CRISPR-Based Technologies Target Key Lipid Regulators
Scribe's technologies focus on proprotein convertase subtilisin/kexin type 9 (PCSK9) and apolipoprotein C-III (APOC3), key regulators of lipid metabolism. The XE gene editing technology achieved long-term LDL-C reduction of up to 55% for at least a year in non-human primates, with no identified off-target effects. In a parallel approach, Scribe’s ELXR epigenetic silencing technology demonstrated sustained LDL-C reduction of up to 67% in non-human primates for nearly six months.
"At AHA, we presented data that validate both of these technologies and their potential to empower patients—including millions suffering from cardiometabolic disease—to rewrite their future," said Benjamin Oakes, PhD, co-founder of Scribe Therapeutics. "Our latest data are proof that the future of medicine is here. The technologies Scribe has developed are opening new doors to safe genetic medicines that will allow physicians, patients, and other drug developers to choose the method best suitable to treat their target disease."
Addressing Unmet Needs in Cardiometabolic Disease
Cardiovascular disease remains a leading cause of death worldwide, and dyslipidemia affects a significant portion of the adult population in the U.S. Current standard-of-care therapies often suffer from poor patient adherence, highlighting the need for improved treatment options. Scribe's therapies aim to address this unmet need by providing durable, potentially one-time treatments that can significantly reduce lipid levels.

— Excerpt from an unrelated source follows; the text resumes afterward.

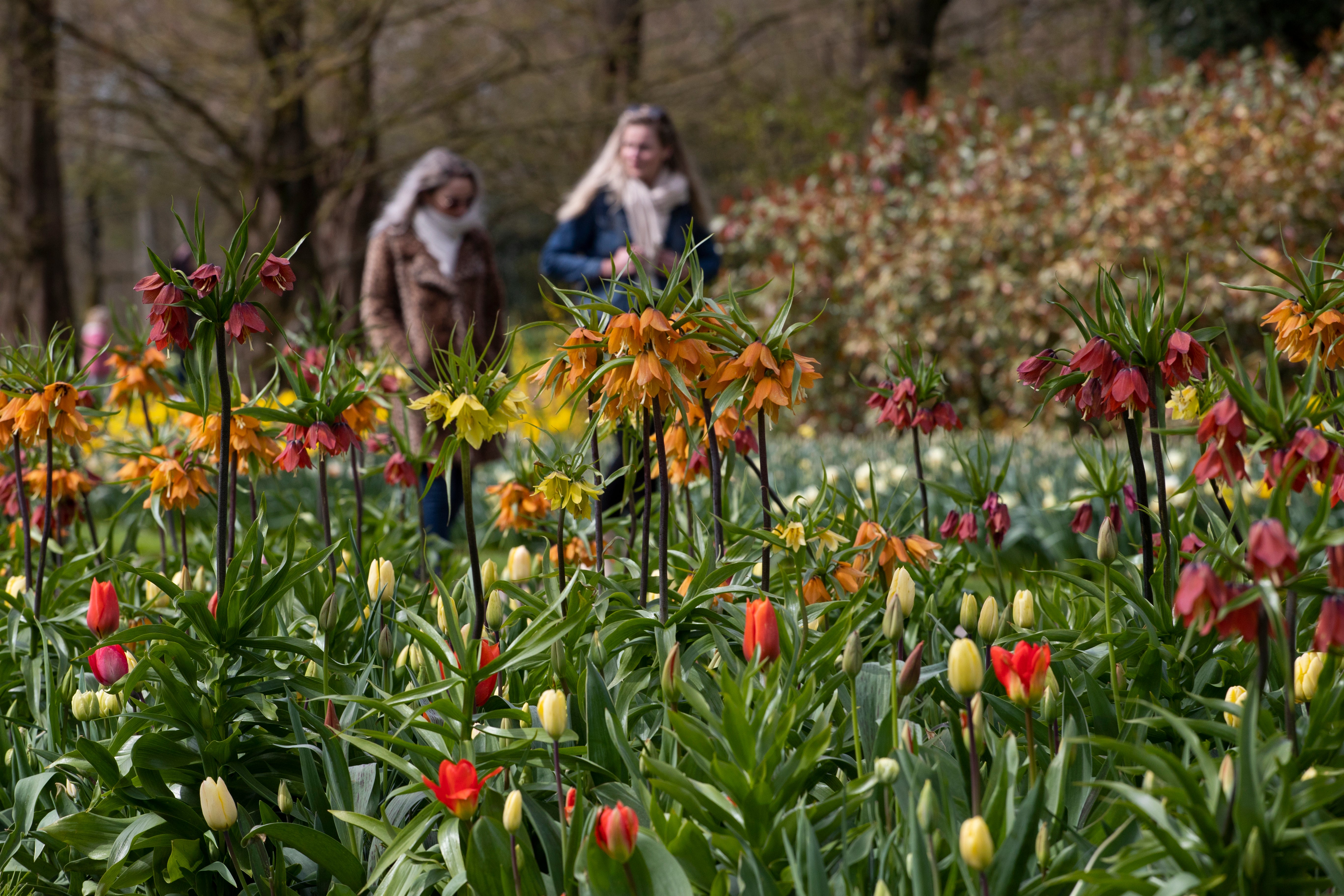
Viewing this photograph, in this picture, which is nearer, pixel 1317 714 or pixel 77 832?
pixel 1317 714

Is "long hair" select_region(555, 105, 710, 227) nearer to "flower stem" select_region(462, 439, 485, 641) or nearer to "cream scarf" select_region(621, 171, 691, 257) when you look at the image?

STX-1150 and STX-1400 Show Preclinical Efficacy
Scribe highlighted work from three programs at AHA 2024. New data for STX1150, an engineered CasX-based epigenetic silencer targeting PCSK9 to lower LDL-C levels, were presented. A single dose of STX1150 demonstrated sustained LDL-C reduction of up to 67% in NHPs for nearly six months. The company also presented new data for STX1400, a CRISPR XE gene editing therapy that targets the apolipoprotein C-III (APOC3) gene for the treatment of hypertriglyceridemia in familial chylomicronemia syndrome (FCS) and severe hypertriglyceridemia (sHTG) patients. The company demonstrated that STX1400 reduced APOC3 and triglyceride levels by more than 90% in vivo with the XE gene editing technology in mice.
Next Steps
Scribe Therapeutics anticipates further updates in 2025 as it continues to advance its CRISPR-based therapies toward clinical development. The company's focus on engineering CRISPR technologies for improved potency and specificity aims to create safer and more effective genetic medicines for a range of cardiometabolic diseases.